**Extracted material**
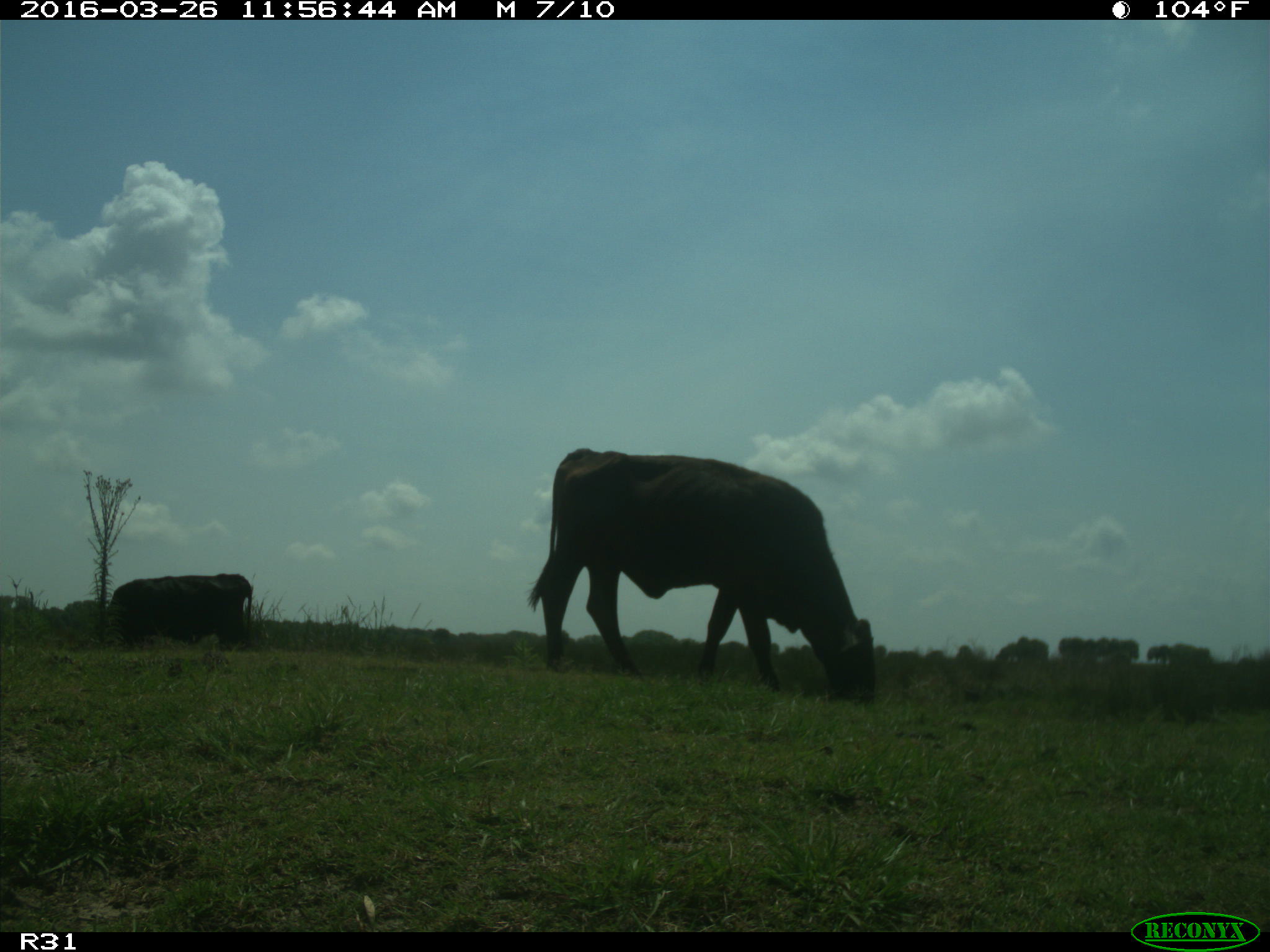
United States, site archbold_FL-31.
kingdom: Animalia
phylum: Chordata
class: Mammalia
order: Artiodactyla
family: Bovidae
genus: Bos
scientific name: Bos taurus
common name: domestic cow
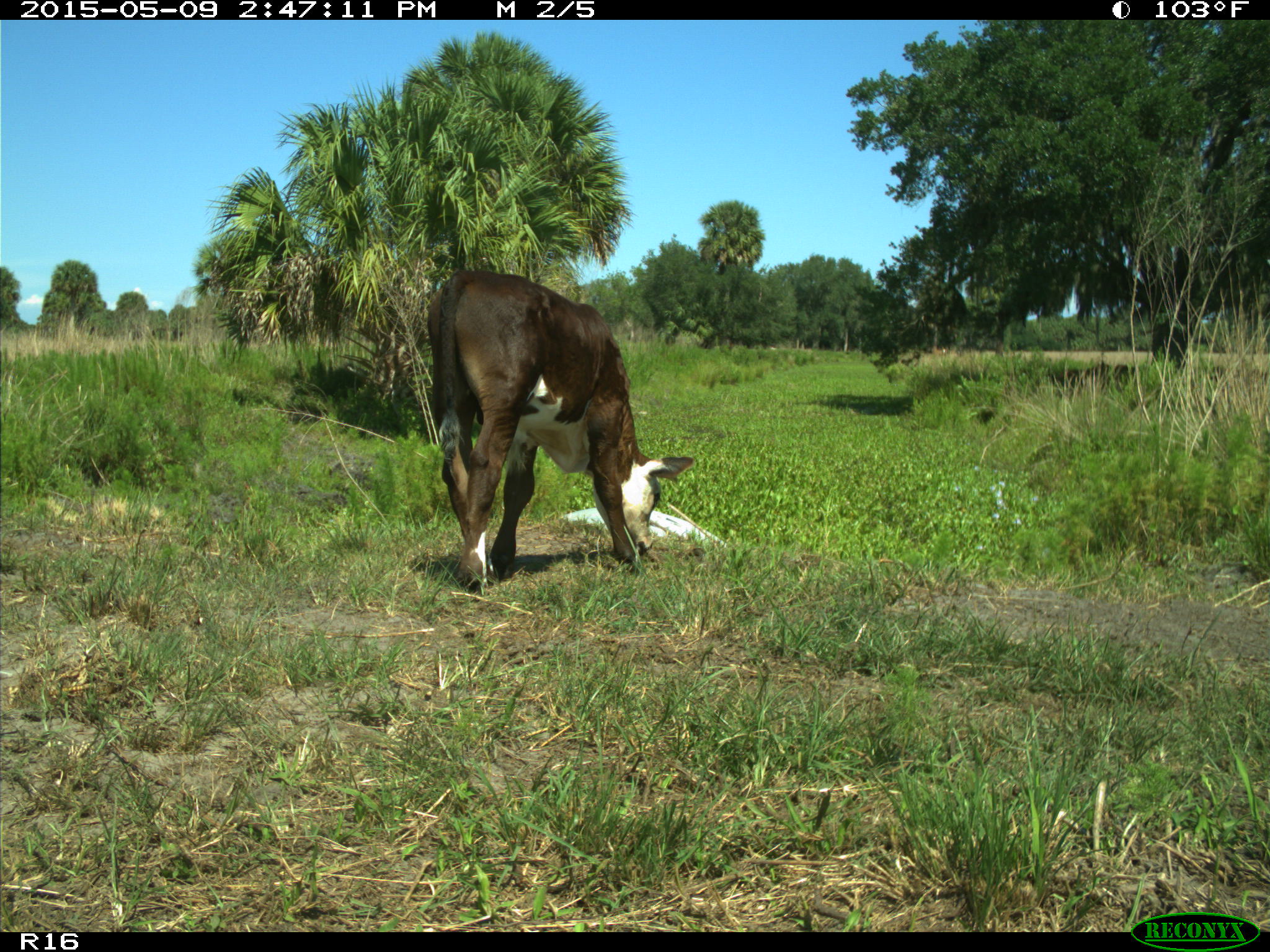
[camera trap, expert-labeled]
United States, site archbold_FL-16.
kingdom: Animalia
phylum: Chordata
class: Mammalia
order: Artiodactyla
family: Bovidae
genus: Bos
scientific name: Bos taurus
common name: domestic cow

**Task instructions**
With images excluded, write the records above out again exactly.

**Task solution**
United States, site archbold_FL-31.
kingdom: Animalia
phylum: Chordata
class: Mammalia
order: Artiodactyla
family: Bovidae
genus: Bos
scientific name: Bos taurus
common name: domestic cow
[camera trap, expert-labeled]
United States, site archbold_FL-16.
kingdom: Animalia
phylum: Chordata
class: Mammalia
order: Artiodactyla
family: Bovidae
genus: Bos
scientific name: Bos taurus
common name: domestic cow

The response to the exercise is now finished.